A raid on LME zinc stocks has seen available tonnage fall to two-year lows. Traders are tapping the market of last resort for metal to ship to Europe, where smelting capacity has been idled by high energy prices.

The effect is to tighten LME time-spreads and keep the outright price pushing higher. Last trading at $4,320 per tonne LME three-month metal is sitting just below a potential options black hole.

There’s a strong sense of deja-vu with both the LME copper market, which had to be restrained last October, and the nickel contract, which had to be suspended in March.

PERFECT BULL STORM Almost 60,000 tonnes of LME zinc stocks have been cancelled in preparation for physical load-out since the start of the month. Singapore was raided to the tune of 40,000 tonnes with the balance split between Baltimore and New Orleans.

Total LME stocks look healthy at 123,675 tonnes, but the amount of zinc available for the physical reconciliation of contracts has slumped to 45,925 tonnes, the lowest since February 2020.

The exchange’s European warehouses hold a paltry 500 tonnes - all at the Spanish port of Bilbao - attesting to the squeeze on Europe’s physical supply chain caused by the loss of regional smelter production.

European zinc premiums are at record highs and rising, according to Fastmarkets, which has just lifted its North European assessment by another $10 to $440-500 per tonne over the LME cash price.

It’s no surprise that Trafigura, which operates three European zinc smelters, and others should be tapping the market of last resort to plug the supply gap, as sources have said. Trafigura has declined to comment.

US premiums are also at record highs, reflecting increased competition with Europe for available units and lower-than-expected production at the Valleyfield smelter in Quebec.

Noranda Income Fund, which owns the plant, has cut its 2022 production forecast by 15,000 tonnes to reflect operational problems in the first quarter of the year.

LME stocks in the United States have also been almost cleared out with just 550 tonnes available at New Orleans.

This is a perfect bull storm for the zinc market and analysts have lifted their price expectations accordingly.

Fitch, for example, has raised its 2022 average forecast from $2,900 to $3,500 per tonne, citing the prospect of a deeper supply deficit of 172,000 tonnes this year after an estimated 48,000-tonne shortfall in 2021.

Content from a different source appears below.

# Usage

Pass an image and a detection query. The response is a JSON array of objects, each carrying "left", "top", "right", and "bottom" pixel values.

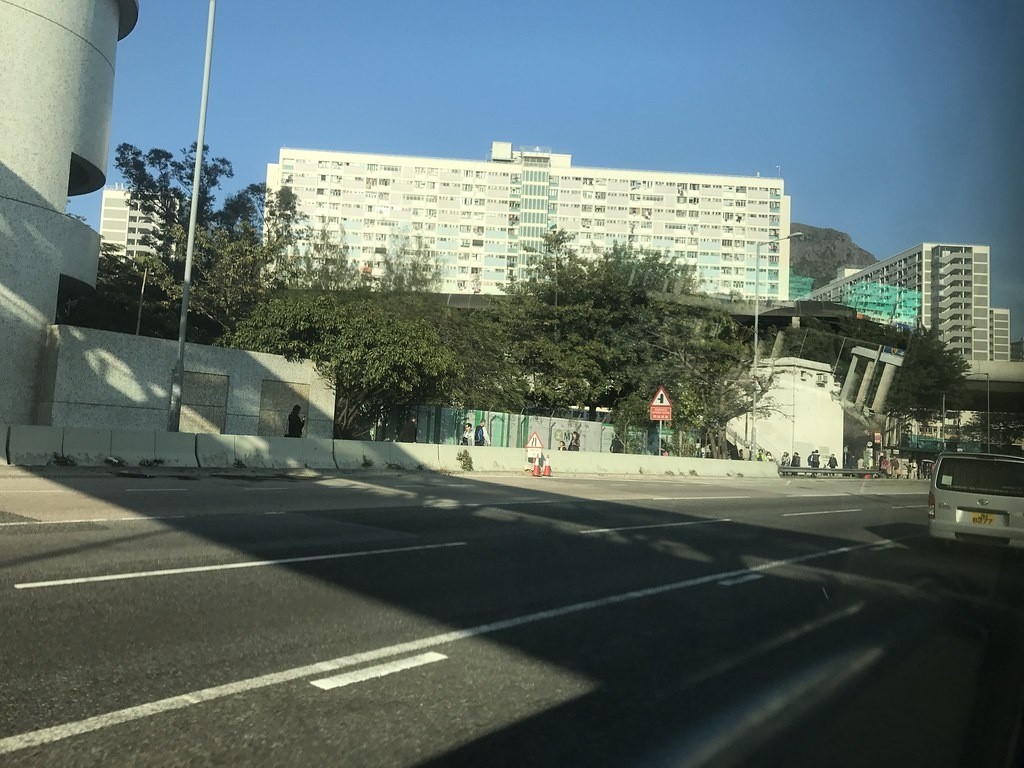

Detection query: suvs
[{"left": 925, "top": 450, "right": 1024, "bottom": 553}]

TURBULENCE AHEAD? The depletion of freely available LME stocks has inevitably tightened time-spreads, the cash premium flexing out to $85 at the start of April and valued at a still wide $55.50 at Friday’s close.

The LME imposed backwardation limits on all its physically-deliverable contracts at the start of March, capping the potential cost of rolling a position overnight at 1% of the previous day’s closing price.

There is also a cross-contract 15% cap on daily price moves, which in the case of zinc translates into a swing potential of $638 per tonne.

That’s highly relevant given the potential for price volatility ahead.

LME traders have been eyeing nervously the build-up of open interest on May and June call options with strike prices stretching up to $5,000 per tonne.

Relative to Friday’s closing prices, the total upside volumes in place come to 88,000 tonnes and 93,000 tonnes in May and June respectively.

Those overhanging call options create a vacuum above the market. If the price accelerates into them, sellers will be forced to hedge their exposure by buying the underlying futures, creating a vicious upwards circle.

The risk of a melt-up similar to that which sent nickel briefly above $100,000-per tonne before the LME suspended the market is clearly there in zinc given the low available tonnage in the warehouse system.